■ **Excerpted passage**
^^^^^^^^

On Mon, Feb 24, 2003 at 03:33:09AM +0000, Russell G. Howe wrote:
> On Mon, Feb 24, 2003 at 08:59:31AM +1100, Nathan Scott wrote:
>
> > There was an XFS problem in syncing when remounting read-only
> > (which happens just before reboot), which was fixed earlier this
> > year - it frequently affected /var because that is always very
> > active during shutdown - this fix might help you if you upgrade.
>
> Hm, I didn't realise all filesystems were remounted ro, I thought all
> but / were unmounted and then only / was remounted ro. Oh well you learn
> something new every day!
No, you were right - I should have read your original mail
more carefully.
> > > xfs_repair on /var appeared to fix at least some things, but there were
> > > clearly still errors. I re-ran xfs_repair and got this output:
> > >
> > > http://rhowe.sfarc.net/xfs_repair_var.txt.gz
> >
> > ...
> > correcting nblocks for inode 2222, was 0 - counted 189764
> > ...
> > correcting nblocks for inode 6296608, was 0 - counted 189764
> > ...
> > Phase 7 - verify and correct link counts...

^^^^^^^^

Extend the mailing-list message about the XFS repair of /var, picking up after its final line.

^^^^^^^^

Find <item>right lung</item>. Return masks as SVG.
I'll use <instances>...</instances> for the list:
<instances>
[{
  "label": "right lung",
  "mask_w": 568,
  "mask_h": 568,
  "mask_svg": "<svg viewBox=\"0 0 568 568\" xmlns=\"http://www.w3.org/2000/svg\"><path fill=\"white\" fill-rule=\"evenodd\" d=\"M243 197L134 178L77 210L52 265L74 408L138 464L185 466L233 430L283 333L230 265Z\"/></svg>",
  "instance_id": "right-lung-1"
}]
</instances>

^^^^^^^^

■ **Final result**
> > corrupt dinode 2222, extent total = 2, nblocks = 0. Unmount and run
> > xfs_repair.fatal error -- couldn't map inode 2222, err = 990
> >
> > [snip]
> >
> > Inodes 2222 and 6296608 are two unhappy looking files -
> > can you send me the output of:
> >
> > # xfs_db -c 'inode 2222' -c p /dev/XXX
>
> See http://rhowe.sfarc.net/xfs_db_inode_2222.txt
Thanks. Its as it seemed & repair is saying - the inode has
an incorrect nblocks field for some reason. I will have to do
some more experiments with repair on a file like this (i.e.
this large, and split into two extents like this), my previous
little experiment where repair worked was on a small file.
> > To force the block count for these inodes,
> > do something like (fs must be unmounted):
> >
> > # xfs_db -x -c 'inode 2222' -c 'write core.nblocks 189764' /dev/XXX
> > (repeat for inode 6296608)
>
> I'm assuming doing this will alter the structure of the inode, as seen
Yep.
> in the previous URL so I'll hold off running this in case you spot
> something in the output above.
Go ahead and try the write - I'll try creating an inode like yours
locally, and running repair over it.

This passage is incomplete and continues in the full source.